Seventeen market professionals took part in the Wall Street survey. Twelve participants, or 71%, described themselves as bullish for the week ahead. There were four voters, or 24%, who see sideways prices, while just one respondent, or 6%, called for a retreat.
Meanwhile, 572 respondents took part in an online Main Street poll. A total of 387 voters, or 68%, called for gold to rise. Another 127, or 22%, predicted gold would fall. The remaining 58 voters, or 10%, saw a sideways market.
“I am bullish on gold for next week,” said Colin Cieszynski, chief market strategist at SIA Wealth Management. “I think today marks a turning point where the Street has finally woken up to the growing Brexit risks out there and capital has started to move back into safe havens like gold for the short term.”

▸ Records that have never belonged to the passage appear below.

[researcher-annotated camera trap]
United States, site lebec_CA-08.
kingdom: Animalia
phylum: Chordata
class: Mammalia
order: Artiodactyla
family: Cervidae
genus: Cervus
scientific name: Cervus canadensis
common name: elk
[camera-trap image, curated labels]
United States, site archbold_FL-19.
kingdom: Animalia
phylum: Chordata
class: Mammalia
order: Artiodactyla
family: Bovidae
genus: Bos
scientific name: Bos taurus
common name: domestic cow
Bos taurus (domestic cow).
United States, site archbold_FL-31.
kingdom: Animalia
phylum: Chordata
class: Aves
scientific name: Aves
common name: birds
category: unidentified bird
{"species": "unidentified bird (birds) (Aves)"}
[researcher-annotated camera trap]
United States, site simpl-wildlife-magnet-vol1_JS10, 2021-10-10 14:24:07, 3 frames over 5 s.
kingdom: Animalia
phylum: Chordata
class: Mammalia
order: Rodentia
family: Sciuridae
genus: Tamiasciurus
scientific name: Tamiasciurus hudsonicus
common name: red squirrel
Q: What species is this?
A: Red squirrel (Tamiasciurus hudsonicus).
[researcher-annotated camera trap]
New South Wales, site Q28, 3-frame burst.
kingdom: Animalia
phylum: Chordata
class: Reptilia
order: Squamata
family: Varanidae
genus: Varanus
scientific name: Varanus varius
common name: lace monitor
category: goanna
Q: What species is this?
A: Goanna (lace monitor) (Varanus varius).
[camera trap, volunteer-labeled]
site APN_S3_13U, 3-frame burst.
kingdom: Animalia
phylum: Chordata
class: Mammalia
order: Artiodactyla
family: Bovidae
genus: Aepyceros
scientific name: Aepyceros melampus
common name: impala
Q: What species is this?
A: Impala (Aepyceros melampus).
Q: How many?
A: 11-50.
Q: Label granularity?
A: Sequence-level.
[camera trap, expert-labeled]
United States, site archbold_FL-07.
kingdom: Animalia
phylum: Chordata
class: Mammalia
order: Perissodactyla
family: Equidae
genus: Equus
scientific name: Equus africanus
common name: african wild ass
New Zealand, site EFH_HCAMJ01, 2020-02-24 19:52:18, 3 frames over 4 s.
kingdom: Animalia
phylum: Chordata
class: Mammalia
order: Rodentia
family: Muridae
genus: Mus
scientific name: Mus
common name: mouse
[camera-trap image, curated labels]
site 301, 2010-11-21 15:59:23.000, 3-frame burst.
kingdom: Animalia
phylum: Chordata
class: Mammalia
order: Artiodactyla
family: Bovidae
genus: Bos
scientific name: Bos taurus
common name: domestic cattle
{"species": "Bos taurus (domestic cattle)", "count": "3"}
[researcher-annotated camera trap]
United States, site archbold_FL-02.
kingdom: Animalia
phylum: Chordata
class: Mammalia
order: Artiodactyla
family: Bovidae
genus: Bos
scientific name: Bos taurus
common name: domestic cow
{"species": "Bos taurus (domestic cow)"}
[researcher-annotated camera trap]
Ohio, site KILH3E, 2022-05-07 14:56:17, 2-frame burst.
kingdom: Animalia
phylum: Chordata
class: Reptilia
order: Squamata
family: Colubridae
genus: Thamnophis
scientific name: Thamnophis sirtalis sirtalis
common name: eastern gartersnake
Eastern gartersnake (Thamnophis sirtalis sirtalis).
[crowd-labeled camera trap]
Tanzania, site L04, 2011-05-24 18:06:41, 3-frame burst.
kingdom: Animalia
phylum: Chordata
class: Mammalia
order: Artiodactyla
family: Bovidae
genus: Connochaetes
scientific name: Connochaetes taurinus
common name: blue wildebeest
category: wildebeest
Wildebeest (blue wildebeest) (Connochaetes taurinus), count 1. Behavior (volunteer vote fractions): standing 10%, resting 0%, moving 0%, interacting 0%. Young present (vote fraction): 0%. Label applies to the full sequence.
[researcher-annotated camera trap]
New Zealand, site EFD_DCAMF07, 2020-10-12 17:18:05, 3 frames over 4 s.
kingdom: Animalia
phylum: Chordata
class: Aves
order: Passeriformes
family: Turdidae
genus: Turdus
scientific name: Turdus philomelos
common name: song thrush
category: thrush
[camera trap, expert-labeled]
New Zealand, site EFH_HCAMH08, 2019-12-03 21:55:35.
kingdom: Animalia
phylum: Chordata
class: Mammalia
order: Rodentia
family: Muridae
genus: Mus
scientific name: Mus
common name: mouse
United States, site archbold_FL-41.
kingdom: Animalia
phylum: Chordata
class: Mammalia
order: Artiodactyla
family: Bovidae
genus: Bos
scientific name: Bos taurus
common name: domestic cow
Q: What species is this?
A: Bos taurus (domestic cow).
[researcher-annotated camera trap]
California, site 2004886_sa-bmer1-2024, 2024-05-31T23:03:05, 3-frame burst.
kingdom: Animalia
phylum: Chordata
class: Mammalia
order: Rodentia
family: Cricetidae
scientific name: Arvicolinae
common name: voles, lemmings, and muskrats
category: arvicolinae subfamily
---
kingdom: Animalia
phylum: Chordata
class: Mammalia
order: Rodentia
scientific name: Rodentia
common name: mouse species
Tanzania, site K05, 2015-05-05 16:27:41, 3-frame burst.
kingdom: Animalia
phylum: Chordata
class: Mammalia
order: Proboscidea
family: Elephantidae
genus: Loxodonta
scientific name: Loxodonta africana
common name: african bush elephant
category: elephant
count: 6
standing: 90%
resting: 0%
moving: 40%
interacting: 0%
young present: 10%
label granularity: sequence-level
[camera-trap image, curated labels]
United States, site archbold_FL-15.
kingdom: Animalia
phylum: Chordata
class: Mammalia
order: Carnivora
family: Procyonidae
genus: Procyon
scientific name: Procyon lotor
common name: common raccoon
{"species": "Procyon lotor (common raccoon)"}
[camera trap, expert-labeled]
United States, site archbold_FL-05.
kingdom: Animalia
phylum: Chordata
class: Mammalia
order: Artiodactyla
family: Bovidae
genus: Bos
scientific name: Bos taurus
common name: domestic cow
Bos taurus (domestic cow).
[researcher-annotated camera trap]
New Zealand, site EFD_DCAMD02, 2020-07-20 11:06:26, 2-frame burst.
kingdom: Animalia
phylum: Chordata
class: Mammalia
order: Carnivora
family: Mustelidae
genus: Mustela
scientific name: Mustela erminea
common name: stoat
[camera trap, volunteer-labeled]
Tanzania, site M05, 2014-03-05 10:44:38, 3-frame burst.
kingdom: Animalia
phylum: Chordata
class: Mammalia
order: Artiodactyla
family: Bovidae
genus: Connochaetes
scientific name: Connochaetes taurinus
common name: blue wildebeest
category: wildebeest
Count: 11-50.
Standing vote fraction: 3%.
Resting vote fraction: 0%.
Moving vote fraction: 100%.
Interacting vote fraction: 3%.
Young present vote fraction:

David Madden, market analyst at CMC Markets, also said that he is bullish on gold but doesn’t expect a significant upside breakout anytime soon. A dovish Fed supports higher gold prices, but the U.S. dollar will remain relatively strong as other central banks are even more dovish, he explained.
“If the Federal Reserve has downgraded its growth forecasts for the year, how worried does the ECB [European Central Bank] have to be?” Madden asked rhetorically. “You need to keep your cash in some currency, and I think the U.S. dollar will remain the attractive option. I think gold will remain in its uptrend, but rallies will be capped because of the U.S. dollar.”
Adrian Day, chairman and chief executive officer of Adrian Day Asset Management, also looks for gold to rise some more.
“Reinforcement of Federal Reserve and ECB’s backing away from monetary tightening is very supportive of gold,” Day said.